Seizing a crossbow from one of his immediate attendants, he bent it, and fitted a quarrel-bolt to it, and, having pointed it at the object on the summit of the knoll, he challenged in such an under tone of voice as might not spread alarm to any great distance, whilst, at the same time, he was quite prepared to shoot with deadly certainty of aim the moment he saw the figure make the smallest effort to retreat.
“Ho, there!” cried the chief.
“Ho, there!” replied the figure, starting at the sound, and turning his head to look eagerly around him.
“Where grew your bow, and how is it drawn?” demanded Macfarlane, in the same tone.
“It grew in the isles of Loch Lomond, and it is drawn for Loch Sloy,” was the ready reply.
A long breath was inhaled and expired by the lungs of every anxious Macfarlane, as he recognised the well-known voice of Angus, the master herdsman.
“Advance, my trusty Angus,” said the chief; “the brake is full of friends.”
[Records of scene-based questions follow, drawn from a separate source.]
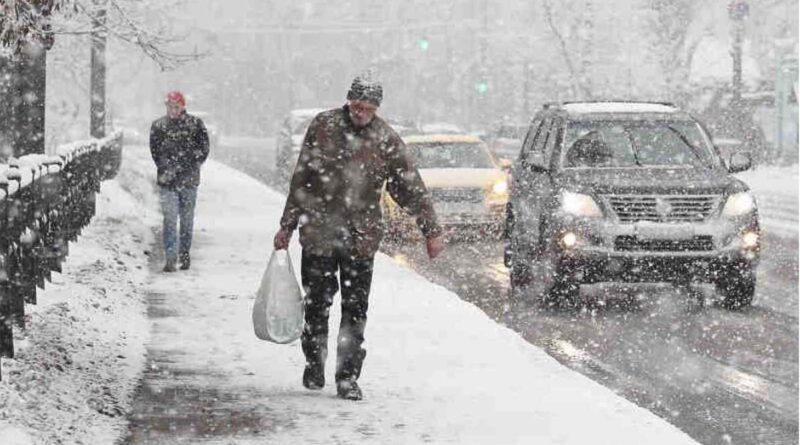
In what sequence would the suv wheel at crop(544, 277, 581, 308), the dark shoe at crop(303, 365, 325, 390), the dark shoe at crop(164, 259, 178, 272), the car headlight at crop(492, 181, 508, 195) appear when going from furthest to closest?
the car headlight at crop(492, 181, 508, 195) < the dark shoe at crop(164, 259, 178, 272) < the suv wheel at crop(544, 277, 581, 308) < the dark shoe at crop(303, 365, 325, 390)

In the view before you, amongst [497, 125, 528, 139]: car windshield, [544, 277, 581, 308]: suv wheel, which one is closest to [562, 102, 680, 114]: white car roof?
[544, 277, 581, 308]: suv wheel

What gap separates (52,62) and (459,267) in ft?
56.9

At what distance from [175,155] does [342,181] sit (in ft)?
21.1

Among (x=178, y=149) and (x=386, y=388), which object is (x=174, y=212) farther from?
(x=386, y=388)

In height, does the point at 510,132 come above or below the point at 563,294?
below

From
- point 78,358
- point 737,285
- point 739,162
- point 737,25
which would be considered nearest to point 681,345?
point 737,285

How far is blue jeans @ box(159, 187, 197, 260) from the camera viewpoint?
14.4m

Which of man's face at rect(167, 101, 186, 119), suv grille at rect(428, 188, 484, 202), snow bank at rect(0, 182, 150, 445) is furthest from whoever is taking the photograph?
suv grille at rect(428, 188, 484, 202)

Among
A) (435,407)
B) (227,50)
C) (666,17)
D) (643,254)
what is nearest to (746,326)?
(643,254)

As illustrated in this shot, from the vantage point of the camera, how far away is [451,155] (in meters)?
22.5

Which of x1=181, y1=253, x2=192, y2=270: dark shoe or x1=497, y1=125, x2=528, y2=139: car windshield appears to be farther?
x1=497, y1=125, x2=528, y2=139: car windshield

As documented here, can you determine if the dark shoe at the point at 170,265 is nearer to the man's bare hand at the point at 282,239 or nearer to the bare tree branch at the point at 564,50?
the man's bare hand at the point at 282,239

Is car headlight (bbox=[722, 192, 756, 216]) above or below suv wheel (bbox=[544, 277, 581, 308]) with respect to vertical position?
above

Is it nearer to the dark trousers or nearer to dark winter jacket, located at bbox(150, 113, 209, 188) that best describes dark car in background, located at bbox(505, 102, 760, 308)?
dark winter jacket, located at bbox(150, 113, 209, 188)
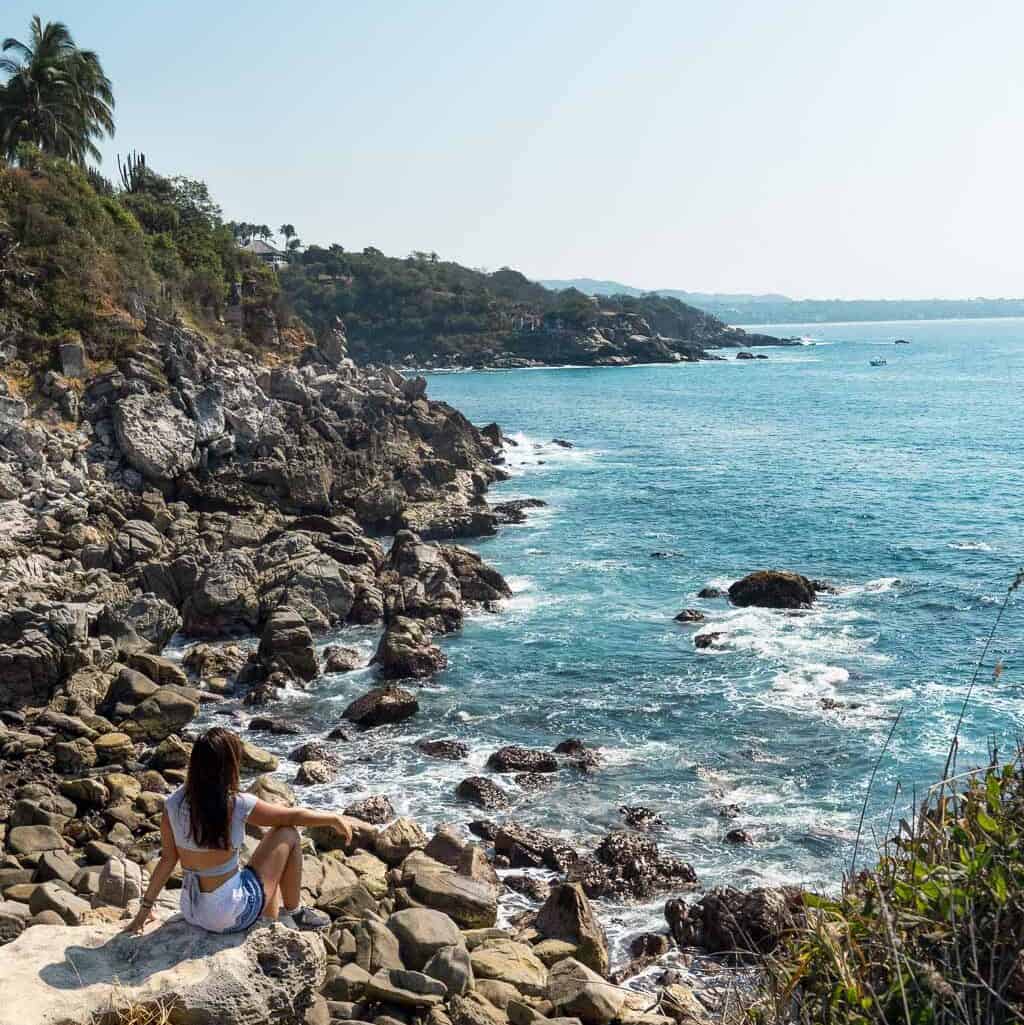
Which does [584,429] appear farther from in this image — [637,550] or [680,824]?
[680,824]

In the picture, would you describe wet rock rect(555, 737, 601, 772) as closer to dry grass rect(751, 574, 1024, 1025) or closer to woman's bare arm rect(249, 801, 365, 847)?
woman's bare arm rect(249, 801, 365, 847)

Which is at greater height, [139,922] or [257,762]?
[139,922]

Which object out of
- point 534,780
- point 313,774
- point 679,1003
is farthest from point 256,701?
point 679,1003

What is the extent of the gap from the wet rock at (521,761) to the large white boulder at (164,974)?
40.5 feet

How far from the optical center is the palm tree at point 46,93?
4931cm

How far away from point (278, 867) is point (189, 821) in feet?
2.68

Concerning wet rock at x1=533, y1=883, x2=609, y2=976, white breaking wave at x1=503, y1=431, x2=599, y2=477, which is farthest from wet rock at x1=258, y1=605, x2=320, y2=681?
white breaking wave at x1=503, y1=431, x2=599, y2=477

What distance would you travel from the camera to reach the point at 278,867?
26.3 feet

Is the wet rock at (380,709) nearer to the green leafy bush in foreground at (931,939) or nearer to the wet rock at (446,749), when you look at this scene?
the wet rock at (446,749)

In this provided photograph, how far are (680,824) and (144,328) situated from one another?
32362 mm

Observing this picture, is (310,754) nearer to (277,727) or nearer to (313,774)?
(313,774)

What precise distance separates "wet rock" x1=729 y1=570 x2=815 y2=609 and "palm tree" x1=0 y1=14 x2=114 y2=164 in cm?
4042

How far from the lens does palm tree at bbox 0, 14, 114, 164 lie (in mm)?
49312

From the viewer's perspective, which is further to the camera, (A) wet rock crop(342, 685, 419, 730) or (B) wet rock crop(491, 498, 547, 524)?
(B) wet rock crop(491, 498, 547, 524)
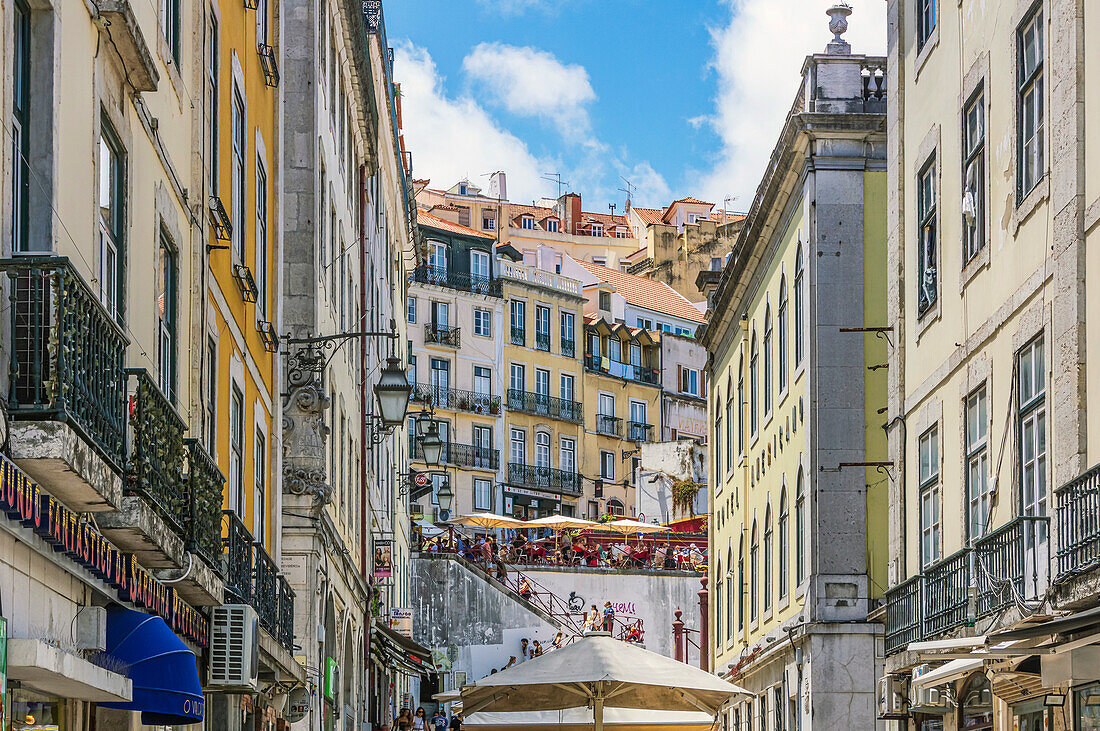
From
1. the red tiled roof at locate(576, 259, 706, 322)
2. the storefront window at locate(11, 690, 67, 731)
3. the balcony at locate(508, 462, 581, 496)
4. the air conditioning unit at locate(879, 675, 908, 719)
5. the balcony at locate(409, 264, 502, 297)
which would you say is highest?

Angus had never left his post of watch until he was satisfied that the Lochaber men were in such a state of repose as to ensure to him time enough to return to meet his chief. He then planted some of his people to keep their eyes on the enemy, whilst he found his way back alone, to make Macfarlane fully aware of their position. The plunderers lay about a mile from the spot where the chief had halted. The great body of them, consisting of some thirty or more in number, had retired into the hunting-bothy, before the door of which a sentinel was posted, to give alarm in case of assault. To prevent the cattle from straying away, they had driven them together into a large open hollow, immediately in front of the knoll on which the bothy stood; and to take away all risk of their escape or abstraction, four men were stationed at equal distances from each other, so as to surround them. The poor animals were so jaded with their rapid journey, that they drew themselves around the shallow little lochan or pool in the bottom of the hollow, from which the bothy had its name, and having lain down there, they showed so much unwillingness to rise from their recumbent position, that the watchmen soon ceased to have any apprehension of their running away. The men rolled themselves up in their plaids, therefore, and each making a bed for himself among the long heather, they indulged in that sort of half slumber to which active-bodied and vacant-minded people must naturally yield the moment they are brought into an attitude of rest.
Macfarlane had no sooner made himself perfectly master of all these circumstances, than he at once conceived his murderous plans—took his resolution—gave his orders; and, having cautioned every man of his party to be hushed as the grave, they proceeded, under the guidance of Angus, to steal like cats upon their prey—foot falling softly and slowly after foot, so that if they produced any sound at all, it was liker the rustle of some zephyr passing gently over the heather tops, than the pressure of mortal tread.